In recent years, the commitment of students in the classroom has become relevant due to its relationships with variables such as academic performance, school dropout and discipline. The commitment refers to the active participation of the student in a learning activity. There are four types: behavioral, emotional, cognitive and agency. Behavioral commitment refers to the student's attention and effort when participating in an activity. The emotional refers to the presence of positive emotions (interest) and the absence of negative emotions (anxiety) during a task. The cognitive refers to the use of elaboration strategies instead of memorization strategies when the student tries to learn. Finally, the agent refers to the extent to which students participate in their learning process, in terms of asking questions or expressing preferences.
The theory of self-determination is a macro-theory of human motivation and personality that analyzes these relationships and explains the positive functioning of students in the classroom. This theory highlights the effect of the teacher's teaching style on the satisfaction of the student's need for autonomy. Autonomy is considered a fundamental human need whose satisfaction is essential for people to grow and prosper. The student must feel autonomous and responsible for their behaviors, feel that there is no external pressure when performing a behavior.

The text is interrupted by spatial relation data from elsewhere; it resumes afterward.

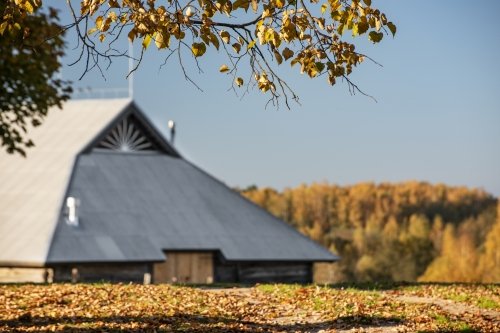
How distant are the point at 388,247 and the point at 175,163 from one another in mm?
91609

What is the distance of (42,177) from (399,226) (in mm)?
130371

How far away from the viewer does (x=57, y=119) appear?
166 feet

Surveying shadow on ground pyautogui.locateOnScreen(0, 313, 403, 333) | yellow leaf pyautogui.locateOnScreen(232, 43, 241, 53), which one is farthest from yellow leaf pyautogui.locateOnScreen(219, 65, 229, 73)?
shadow on ground pyautogui.locateOnScreen(0, 313, 403, 333)

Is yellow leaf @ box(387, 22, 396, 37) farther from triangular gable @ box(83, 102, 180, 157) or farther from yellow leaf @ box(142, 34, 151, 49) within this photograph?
triangular gable @ box(83, 102, 180, 157)

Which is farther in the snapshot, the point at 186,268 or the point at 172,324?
the point at 186,268

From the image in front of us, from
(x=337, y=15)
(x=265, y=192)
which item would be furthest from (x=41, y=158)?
(x=265, y=192)

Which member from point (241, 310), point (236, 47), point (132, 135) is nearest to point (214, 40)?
point (236, 47)

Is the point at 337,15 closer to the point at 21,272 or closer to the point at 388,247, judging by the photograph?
the point at 21,272

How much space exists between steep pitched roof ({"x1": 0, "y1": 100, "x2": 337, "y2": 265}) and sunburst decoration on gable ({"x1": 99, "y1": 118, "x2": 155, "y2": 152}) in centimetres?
5

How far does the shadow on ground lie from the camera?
1606 cm

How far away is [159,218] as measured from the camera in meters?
44.7

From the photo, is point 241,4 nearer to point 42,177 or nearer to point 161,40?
point 161,40

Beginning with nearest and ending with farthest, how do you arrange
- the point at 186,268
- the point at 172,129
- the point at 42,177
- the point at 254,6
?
the point at 254,6
the point at 186,268
the point at 42,177
the point at 172,129

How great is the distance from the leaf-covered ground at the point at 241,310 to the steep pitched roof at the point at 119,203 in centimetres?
1961
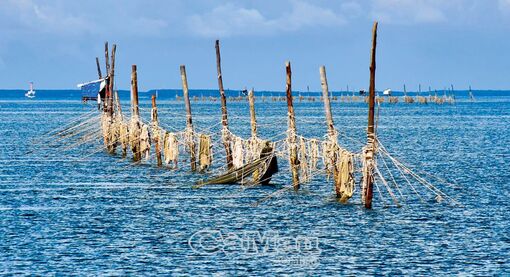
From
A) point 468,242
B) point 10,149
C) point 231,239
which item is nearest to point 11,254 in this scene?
point 231,239

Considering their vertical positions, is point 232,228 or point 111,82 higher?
point 111,82

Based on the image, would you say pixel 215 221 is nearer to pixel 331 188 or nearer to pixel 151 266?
pixel 151 266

If the teacher uses a didactic style in the classroom that supports this need, then it will promote a higher quality commitment in class activities.
An element that the teacher can use as a didactic style to improve the commitment of their students is the support for their autonomy. Support for autonomy promotes choice, minimizes the pressure to perform tasks and encourages initiative. It refers to an atmosphere where students are not pressured to behave in a specific way, but are encouraged to be themselves. Several conditions are necessary for students to feel supported autonomy: the teacher must nurture the internal motivational resources (reinforcing the enjoyment and curiosity), reason their explanations meaningfully (the proposed activities must be useful), recognize the negative feelings of the student (put in the student's place), use a language that does not imply control (do not pressure the student), offer options when performing tasks and show patience to allow time for each student to learn at their own pace.
Recently, Professors Juan Luis Núñez and Jaime León of the Recognized Research Group Motivation, Education and Health of the University of Las Palmas de Gran Canaria, we have analyzed over a semester, the effect of the perception that university students have of the support provided by their teachers on the need for autonomy and on each of the four types of commitment. The results suggest that emotional commitment is the most favored when the teacher supports the autonomy of their students. Therefore, emotions are shown as a key element to maintain motivation during learning activities and obtain positive academic results. Support for autonomy produces emotional benefits in the classroom. If students satisfy their need for autonomy, then they will feel more positive emotions in the classroom, they will be more interested and they will have more energy when performing tasks. Students need to get excited when they learn and the teacher can contribute in a meaningful way.
Juan Luis Núñez. University Professor (ULPGC). Department of Psychology, Sociology and Social Work. Coordinator of the Motivation, Education and Health Research Group.